#### Passage to read:
<<<<

Libraries can be anything from Cobol copy libs to modern shared libraries. They can be the result of meticulous modularization in your own, earlier applications (a rare case), they can be part of a “system library” (like the vast set of libraries in UNIX or the Java Runtime Environment), or they can be third-party libraries, open source or commercial. It does not matter which, all libraries have something in common: They never exactly fit your application.

In order to be re-usable, libraries have to cater to different users. It also does not matter if they are object-oriented or not, you almost always have to initialize something and then to call a procedure or a method, passing data down as parameters, having to check for and to react to errors. Initialization can be cheap or expensive, you may have to do it upon every use or only once at startup or first use. The problem with libraries is, that in order to be useful, they have to have extensive interfaces.

Typical libraries in early GUI systems (e.g. XLib, OSF Motif, etc) or in systems for distributed computing (ONC aka Sun RPC, OSF DCE, Microsoft DCOM, CORBA) have hundreds or thousands of procedures or methods, often with long parameter lists, parameters frequently being of types defined in libraries as well, types that can be created by other library functions and so on and so forth.

Using those libraries quickly riddles your application with infrastructure code, often forces you to structure your code in certain ways, and these ways may be incompatible with other, alternative libraries, making any attempt to switch between alternatives practically impossible.

Frameworks

Frameworks are a much more sophisticated solution for code reuse. They accept the problem of entanglement, embrace it, and reverse the direction of control. Frameworks are the dominant solution today. No more do you call the library, the library calls you. A framework is called a framework, because it provides a frame, a kind of main program that does all initialization and most of the infrastructure plumbing.

Of course you still have to write application code. A framework is like a generic main program, but in order to do anything useful, it must rely on application code. Let me give a very primitive example.

Earliest GUI libraries relied on applications providing a main loop that took care of events. Something like this:

// some variables
MyTypeOfObjects currentlySelected;
...
// the loop
boolean done = false;
do {
    WindowSystem.event e = WindowSystem.getNextEvent();
    switch (e.getCode()) {
        case WindowSystem.EXPOSE:
            doRedraw();
            break;
        case WindowSystem.MENU_CLICK:
            WindowSystem.MenuDetails menuButton = e.getMenuDetails();
            switch (menuButton.getCode()) {
                case WindowSystem.StandardMenus.OPEN:
                    doOpen(currentlySelected);
                    break;
                case WindowSystem.StandardMenus.EXIT:
                    done = true;
                    break;
                case WindowSystem.StandardMenus.DELETE:
                    // delete currently selected object ...
                ...
                default:
                    log("Recieved invalid menu entry!");
                    break;
            }
        case WindowSystem.KEY_PRESS:
            // process keys ...
        ...
        default:
            log("Recieved invalid menu entry!");
            break;
    }
} while (!done);
// maybe some cleanup
...
exit(0);

GUI frameworks released you of the burden to write these main loops yourself. You had a main program provided by the framework, and this main program was able to process all possible events, menu buttons or key presses that the window system could ever deliver. By default it would ignore events, but you could register functions like doRedraw() and doOpen(FrameworkTypeOfObjects currentlySelected) to be called in case of certain events.

Obviously this is big progress, but the framework, still being a library, can’t know about your application types. You see how I have changed the method signature of doOpen() from taking a parameter of MyTypeOfObjects to a parameter of FrameworkTypeOfObjects. The framework is in control now, and because it can’t know your data types, it forces you to accept framework data types as parameters.

>>>>

Continue the passage on libraries and frameworks, picking up after its last sentence.

#### Available data:
<<<<

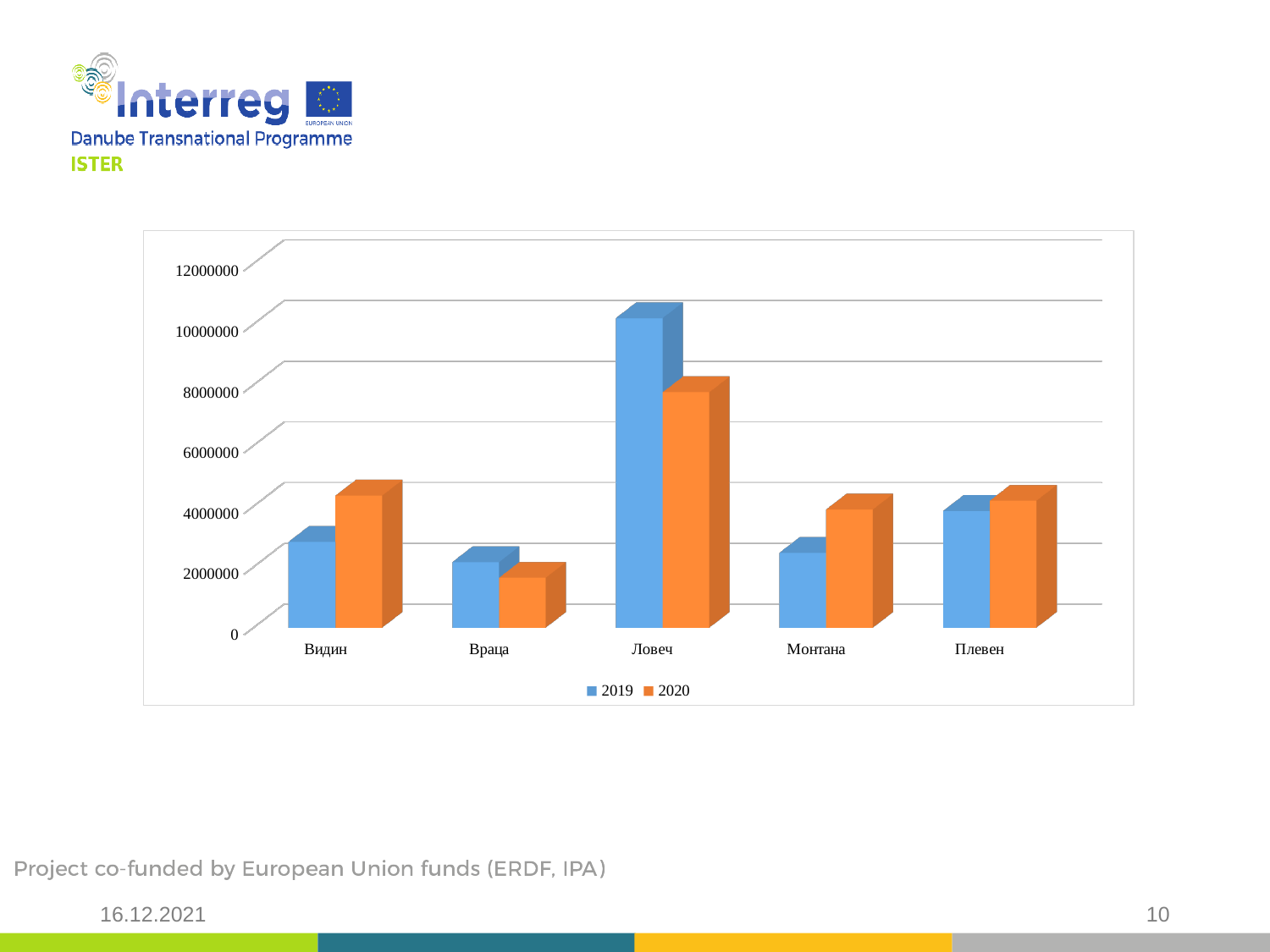
Is the 2019 value for Монтана greater or less than 4000000? less How many categories are shown on the x axis of the chart? 5 How many series does the chart's legend list? 2 Which category has the lowest value for the 2020 series? Враца What kind of chart is shown on the slide? bar chart Is the 2019 value for Ловеч greater or less than 8000000? greater Which category has the highest value for the 2020 series? Ловеч What are the two series names listed in the chart's legend? 2019 and 2020 Which category has the highest value for the 2019 series? Ловеч Is the 2020 value for Враца greater or less than 2000000? less For Ловеч, which series has the larger value, 2019 or 2020? 2019 For Видин, which series has the larger value, 2019 or 2020? 2020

>>>>

#### Written answer:
Again you have reuse, but now the framework forces its abstractions upon you. You have to write less code, but it is not as few as you’d have hoped for, because you now need to write a layer to adapt your abstractions to those of the framework. Of course you can ignore the problem and simply use framework abstractions in your own code, but if you do that, you’re doomed anyway, at least in the long run. New versions of the framework will force you into a deadly maintenance routine, and if the framework ever becomes unavailable, you can happily begin writing your program anew.

WADL

Sometime around 2001 I was confronted with the request to write a big web application. The application would have to work with a relational database, it would have to be written in Perl and I would have to use kind of a framework that had been developed in-house. A quick analysis identified three user roles, and the number of pages would be greater than 40. I had roughly six months before the system would go productive.

At that time I had almost no experience in Perl, had never used relational databases, and it was going to be my second web application. #1 had been in Perl as well, but it had been an application with two or three pages and the same number of forms. It had been trivial, but as I had hand-crafted it, it had been tedious nevertheless. I was in bad need of a tool.

In a spell of recklessness I used five of the six months to analyze the problem and construct a tool, and then I spent a month building the application. It was a gamble, but it worked, the application was a success and I was in business.

I called this tool WADL (Web Application Definition Language). Just like RPCmagiX (I wrote about it in the last post), I failed to ever publish WADL, and in the meantime the name has been taken. WADL is now a W3C proposal for something like the REST equivalent to WSDL.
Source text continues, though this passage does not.